__Tasks__
1. Answer these questions from the article about the law students' amicus brief in the 9/11 detainee case:
(a) How many Arabs, South Asians and Muslims did the government arrest and detain in the 11 months after the attack?
(b) Where is the Metropolitan Detention Center located?
(c) On whose behalf was the brief written?
2. Translate this sentence from the article on the 9/11 detainee case into Spanish: "The detainees who filed the lawsuit were detained despite having no ties to terrorism and were subjected to abusive conditions at MDC, including long periods of solitary confinement, excessive bodily searches, sleep deprivation, denial of the ability to worship according to their faith and other verbal and physical abuses."
3. Go on with the article about the students' amicus brief in the 9/11 detainee abuse case, starting right after its last sentence.

__Page excerpt__
Students file amicus brief with U.S. Supreme Court in 9/11 detainee abuse case
Four law students helped prepare and file a recent amicus curiae ("friend of the court") brief with the United States Supreme Court in a high profile civil case against former senior U.S. officials, including the attorney general, FBI director, and prison wardens, for abuses suffered by detainees held in the immediate aftermath of the 9/11 attacks. The U.S. Supreme Courts will hear oral arguments in the case on January 18.
The origins of Ziglar v. Abbasi
go back 15 years. In the wake of 9/11, the United States government used federal immigration law to arrest and detain 762 Arabs, South Asians and Muslims over an 11-month period following the attack as part of a comprehensive and targeted sweep in the investigation of potential terror suspects. Eighty-four of the detainees, who were arrested for overstaying their visas or entering the country illegally, were labeled "high interest" and confined at Metropolitan Detention Center (MDC), a federal facility in Brooklyn, New York, where they were subjected to a blanket "hold-until-cleared" policy.
The detainees who filed the lawsuit were detained despite having no ties to terrorism and were subjected to abusive conditions at MDC, including long periods of solitary confinement, excessive bodily searches, sleep deprivation, denial of the ability to worship according to their faith and other verbal and physical abuses. Government officials appealed to the Supreme Court the lower courts' findings that the detainees' allegations were plausible and that the lawsuit could continue, arguing instead that they enjoyed immunity from suit and that the wardens could not be held responsible for just following orders.
To rebut government officials' arguments, law students Seth Garfinkel, Rohmah Javed, Sam Levine and Kevin Vogel, under the supervision of Milton A. Kramer Law Clinic Center Professors Andrew S. Pollis and Avidan Y. Cover, wrote the brief supporting the detainees in partnership with Dorsey Whitney LLP, on behalf of 10 former correctional directors and administrators with extensive experience supervising prisons and jails throughout the United States.

__Entries provided__
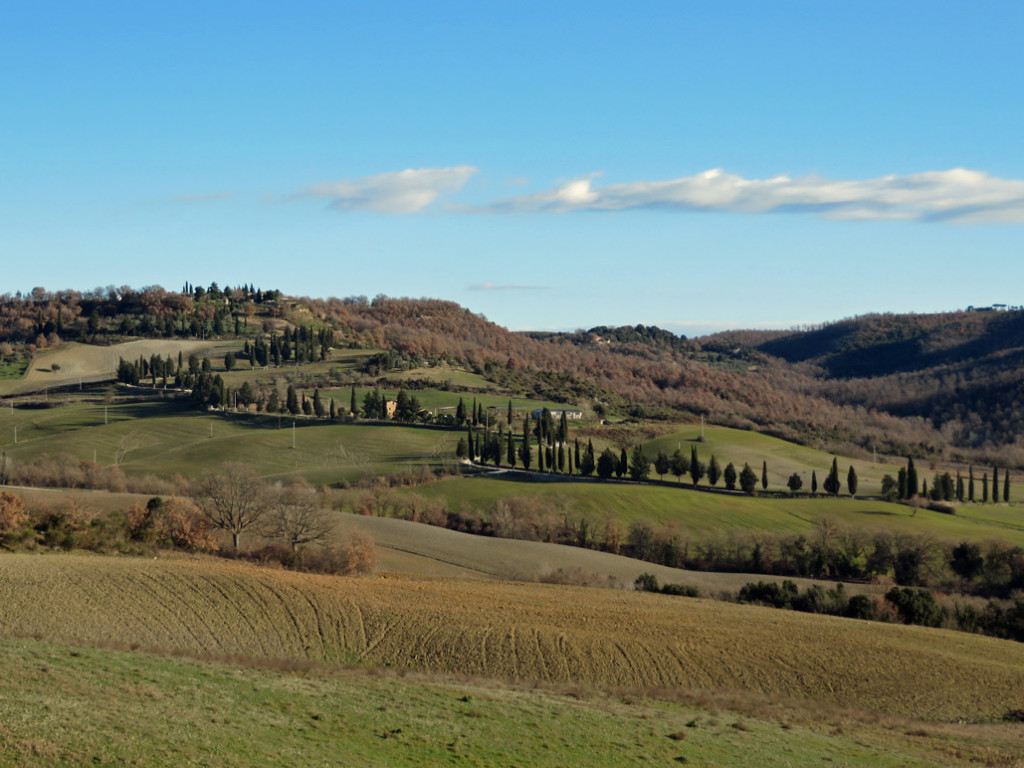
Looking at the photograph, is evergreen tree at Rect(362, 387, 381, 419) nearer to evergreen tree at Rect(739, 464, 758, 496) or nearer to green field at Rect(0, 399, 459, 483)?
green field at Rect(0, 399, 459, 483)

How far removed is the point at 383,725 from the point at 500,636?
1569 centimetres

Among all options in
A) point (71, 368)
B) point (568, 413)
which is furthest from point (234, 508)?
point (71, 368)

__Your responses__
1.
(a) 762
(b) Brooklyn, New York
(c) 10 former correctional directors and administrators with extensive experience supervising prisons and jails throughout the United States

2. Los detenidos que presentaron la demanda fueron detenidos pese a no tener vínculos con el terrorismo y fueron sometidos a condiciones abusivas en el MDC, entre ellas largos periodos de aislamiento, registros corporales excesivos, privación del sueño, la negación de la posibilidad de practicar el culto según su fe y otros abusos verbales y físicos.

3.
The former correctional officials contend in the brief that established prison regulations and policies forbid the alleged abusive treatment, requiring individualized assessments before detainees can even be placed in restrictive confinement and that the wardens' actions led to unconstitutional punishment.
"It's our hope that by contrasting established policies and practices at other federal correctional centers with the policies and practices at the MDC in the aftermath of 9/11, the Justices will better understand that it was the former officials' actions that produced the abuses that the detainees suffered at the MDC," said Avidan Y. Cover, professor of law and director of the Civil Rights, Human Rights and Immigration Clinic, part of the Milton A. Kramer Law Clinic Center.
In addition to setting forth the federal prison regulations and policies that prohibit confining detainees on non-individualized grounds and on the basis of race, religion or national origin, the brief also discusses how wardens' extensive authority over correctional institutions makes it likely that they approved the alleged abuses. The former correctional officials also explain how the wardens were not required to follow any alleged orders from the FBI or federal prison headquarters which violated established prison regulations and that served no legitimate prison objective. Moreover, the brief concludes, it is "immunization of correctional officials who follow unlawful orders and fail to remedy punitive conditions of confinement that would undermine the proper functioning of jails and prisons."